As previously reported in the Adver, Bethany was playing with her aunt's German Shepherd Collie cross while on holiday in Holland when it suddenly leapt towards her and sunk his teeth into her face.

The Eldene Primary School pupil and her one-year-old brother Peter had been playing fetch with the dog without any problems just minutes before the attack.

But the dog suddenly turned and pinned the youngster to the ground, sinking his teeth into her face.
She has been left with scars on her lip and under her eyes.

"All the experts have been saying dogs and children do not mix so I cannot understand why so many people decide to buy a dog when they have children," said Mrs Whitehouse, who has five other children, Abigail, eight, Samuel, six, Willem, five, Reuben, three and three-month old Josef.

"I would never leave my baby or any of my children alone with a dog.

"You just cannot predict what an animal might do and as I saw for myself, any dog no matter how friendly it seems, has the potential to turn nasty and attack.
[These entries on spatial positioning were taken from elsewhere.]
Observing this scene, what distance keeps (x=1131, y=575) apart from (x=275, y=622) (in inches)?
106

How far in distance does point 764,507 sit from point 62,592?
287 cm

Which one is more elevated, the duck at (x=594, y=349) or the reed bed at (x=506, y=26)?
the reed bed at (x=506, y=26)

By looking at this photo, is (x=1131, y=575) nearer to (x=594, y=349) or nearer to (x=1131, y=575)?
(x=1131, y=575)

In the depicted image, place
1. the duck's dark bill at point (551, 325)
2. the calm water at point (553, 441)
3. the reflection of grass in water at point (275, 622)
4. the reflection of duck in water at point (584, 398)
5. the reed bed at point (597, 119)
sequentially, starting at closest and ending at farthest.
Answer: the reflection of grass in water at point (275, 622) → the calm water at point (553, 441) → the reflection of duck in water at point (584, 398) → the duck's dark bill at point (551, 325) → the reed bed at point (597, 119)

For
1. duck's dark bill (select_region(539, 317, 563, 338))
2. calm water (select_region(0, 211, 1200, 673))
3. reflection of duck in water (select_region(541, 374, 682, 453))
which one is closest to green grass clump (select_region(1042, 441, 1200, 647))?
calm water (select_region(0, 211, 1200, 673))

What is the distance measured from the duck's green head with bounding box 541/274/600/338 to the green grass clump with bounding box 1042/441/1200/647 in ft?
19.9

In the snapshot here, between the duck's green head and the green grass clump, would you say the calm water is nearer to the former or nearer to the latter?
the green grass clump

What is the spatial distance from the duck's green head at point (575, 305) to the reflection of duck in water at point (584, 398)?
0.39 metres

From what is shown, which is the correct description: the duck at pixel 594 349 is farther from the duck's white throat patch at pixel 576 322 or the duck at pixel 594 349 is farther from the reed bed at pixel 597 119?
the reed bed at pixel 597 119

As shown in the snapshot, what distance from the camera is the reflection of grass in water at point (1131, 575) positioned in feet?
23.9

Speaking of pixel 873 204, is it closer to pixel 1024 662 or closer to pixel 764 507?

I would even be worried about leaving a cat next to my baby."
She added: "I would say to all dog owners, please keep your dog on a lead.

"After what happened to us we are very wary of dogs, especially when they are running around loose in parks.
"It's very intimidating for them to jump up at you and you never know if they might attack.

"What happened to this baby and what happened to Bethany shows what can happen to children when a dog
becomes aggressive and it really is so quick there's little you can do."


DOG ownership in the UK is covered by various laws, the most well-known being the Dangerous Dogs Act 1991.
It bans the breeding and sale of four kinds of dog - the pit bull terrier, the Japanese tosa, the Dogo Argentino, and the Fila Brasileiro.

It also bans any other dog which appears to be bred for fighting.

Furthermore, the act covers any dog which is "dangerously out of control" but only on public property or where it is not allowed to be. Other pieces of legislation include the Animals Act 1971, which says the keeper of an animal is liable for any damage it causes, the Guard Dogs Act 1975, and the 1871 Dogs Act.

The 1871 act says anyone can make a complaint to a magistrates court that a dog is dangerous, or report the matter to the police, and the court may order it to be controlled or destroyed.